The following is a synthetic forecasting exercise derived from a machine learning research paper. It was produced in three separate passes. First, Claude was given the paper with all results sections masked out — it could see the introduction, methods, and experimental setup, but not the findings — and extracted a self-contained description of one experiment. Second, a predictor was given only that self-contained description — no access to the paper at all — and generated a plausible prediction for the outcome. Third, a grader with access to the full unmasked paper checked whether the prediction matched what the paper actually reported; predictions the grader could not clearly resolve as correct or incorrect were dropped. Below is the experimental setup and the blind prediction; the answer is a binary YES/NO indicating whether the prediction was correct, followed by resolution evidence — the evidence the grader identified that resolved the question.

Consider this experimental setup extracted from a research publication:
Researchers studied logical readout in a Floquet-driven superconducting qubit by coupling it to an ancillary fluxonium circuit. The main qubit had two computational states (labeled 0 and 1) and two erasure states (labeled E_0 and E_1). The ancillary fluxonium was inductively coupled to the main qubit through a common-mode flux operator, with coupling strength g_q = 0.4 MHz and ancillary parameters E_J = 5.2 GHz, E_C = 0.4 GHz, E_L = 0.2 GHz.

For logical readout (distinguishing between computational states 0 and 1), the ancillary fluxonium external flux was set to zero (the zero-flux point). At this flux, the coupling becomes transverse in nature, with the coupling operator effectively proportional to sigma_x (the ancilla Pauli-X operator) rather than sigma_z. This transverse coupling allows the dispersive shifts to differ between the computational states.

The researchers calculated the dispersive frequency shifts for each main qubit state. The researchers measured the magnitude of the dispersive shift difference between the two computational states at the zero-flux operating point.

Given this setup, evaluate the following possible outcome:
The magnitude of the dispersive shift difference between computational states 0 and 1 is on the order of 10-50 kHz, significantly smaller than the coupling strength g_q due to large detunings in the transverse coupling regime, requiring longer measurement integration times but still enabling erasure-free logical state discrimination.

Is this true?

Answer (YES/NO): NO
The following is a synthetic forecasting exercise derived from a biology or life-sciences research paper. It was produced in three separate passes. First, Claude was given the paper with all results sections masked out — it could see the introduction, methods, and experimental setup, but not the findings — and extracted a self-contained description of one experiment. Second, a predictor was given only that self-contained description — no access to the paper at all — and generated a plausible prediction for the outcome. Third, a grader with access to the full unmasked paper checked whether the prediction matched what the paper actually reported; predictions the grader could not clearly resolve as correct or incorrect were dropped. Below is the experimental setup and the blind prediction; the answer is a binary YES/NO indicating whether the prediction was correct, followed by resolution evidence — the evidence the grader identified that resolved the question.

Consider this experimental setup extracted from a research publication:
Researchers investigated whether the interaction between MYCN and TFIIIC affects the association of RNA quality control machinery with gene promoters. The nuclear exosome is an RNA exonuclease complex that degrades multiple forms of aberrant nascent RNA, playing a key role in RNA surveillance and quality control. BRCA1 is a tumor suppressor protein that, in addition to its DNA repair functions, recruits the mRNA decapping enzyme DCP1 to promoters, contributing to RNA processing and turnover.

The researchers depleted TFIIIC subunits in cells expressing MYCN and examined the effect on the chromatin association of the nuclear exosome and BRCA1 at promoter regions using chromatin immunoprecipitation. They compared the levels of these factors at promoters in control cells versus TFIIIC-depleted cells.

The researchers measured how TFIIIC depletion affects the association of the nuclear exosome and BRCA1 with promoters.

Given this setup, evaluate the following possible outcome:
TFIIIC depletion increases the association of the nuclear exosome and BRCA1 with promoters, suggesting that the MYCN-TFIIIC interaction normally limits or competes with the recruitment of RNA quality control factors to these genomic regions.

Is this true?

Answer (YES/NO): NO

◇ ◇ ◇

[The task]: Starting at the top, retype every line of the material above exactly.

[Answer for the task]:
The following is a synthetic forecasting exercise derived from a machine learning research paper. It was produced in three separate passes. First, Claude was given the paper with all results sections masked out — it could see the introduction, methods, and experimental setup, but not the findings — and extracted a self-contained description of one experiment. Second, a predictor was given only that self-contained description — no access to the paper at all — and generated a plausible prediction for the outcome. Third, a grader with access to the full unmasked paper checked whether the prediction matched what the paper actually reported; predictions the grader could not clearly resolve as correct or incorrect were dropped. Below is the experimental setup and the blind prediction; the answer is a binary YES/NO indicating whether the prediction was correct, followed by resolution evidence — the evidence the grader identified that resolved the question.

Consider this experimental setup extracted from a research publication:
Researchers studied logical readout in a Floquet-driven superconducting qubit by coupling it to an ancillary fluxonium circuit. The main qubit had two computational states (labeled 0 and 1) and two erasure states (labeled E_0 and E_1). The ancillary fluxonium was inductively coupled to the main qubit through a common-mode flux operator, with coupling strength g_q = 0.4 MHz and ancillary parameters E_J = 5.2 GHz, E_C = 0.4 GHz, E_L = 0.2 GHz.

For logical readout (distinguishing between computational states 0 and 1), the ancillary fluxonium external flux was set to zero (the zero-flux point). At this flux, the coupling becomes transverse in nature, with the coupling operator effectively proportional to sigma_x (the ancilla Pauli-X operator) rather than sigma_z. This transverse coupling allows the dispersive shifts to differ between the computational states.

The researchers calculated the dispersive frequency shifts for each main qubit state. The researchers measured the magnitude of the dispersive shift difference between the two computational states at the zero-flux operating point.

Given this setup, evaluate the following possible outcome:
The magnitude of the dispersive shift difference between computational states 0 and 1 is on the order of 10-50 kHz, significantly smaller than the coupling strength g_q due to large detunings in the transverse coupling regime, requiring longer measurement integration times but still enabling erasure-free logical state discrimination.

Is this true?

Answer (YES/NO): NO
The following is a synthetic forecasting exercise derived from a biology or life-sciences research paper. It was produced in three separate passes. First, Claude was given the paper with all results sections masked out — it could see the introduction, methods, and experimental setup, but not the findings — and extracted a self-contained description of one experiment. Second, a predictor was given only that self-contained description — no access to the paper at all — and generated a plausible prediction for the outcome. Third, a grader with access to the full unmasked paper checked whether the prediction matched what the paper actually reported; predictions the grader could not clearly resolve as correct or incorrect were dropped. Below is the experimental setup and the blind prediction; the answer is a binary YES/NO indicating whether the prediction was correct, followed by resolution evidence — the evidence the grader identified that resolved the question.

Consider this experimental setup extracted from a research publication:
Researchers investigated whether the interaction between MYCN and TFIIIC affects the association of RNA quality control machinery with gene promoters. The nuclear exosome is an RNA exonuclease complex that degrades multiple forms of aberrant nascent RNA, playing a key role in RNA surveillance and quality control. BRCA1 is a tumor suppressor protein that, in addition to its DNA repair functions, recruits the mRNA decapping enzyme DCP1 to promoters, contributing to RNA processing and turnover.

The researchers depleted TFIIIC subunits in cells expressing MYCN and examined the effect on the chromatin association of the nuclear exosome and BRCA1 at promoter regions using chromatin immunoprecipitation. They compared the levels of these factors at promoters in control cells versus TFIIIC-depleted cells.

The researchers measured how TFIIIC depletion affects the association of the nuclear exosome and BRCA1 with promoters.

Given this setup, evaluate the following possible outcome:
TFIIIC depletion increases the association of the nuclear exosome and BRCA1 with promoters, suggesting that the MYCN-TFIIIC interaction normally limits or competes with the recruitment of RNA quality control factors to these genomic regions.

Is this true?

Answer (YES/NO): NO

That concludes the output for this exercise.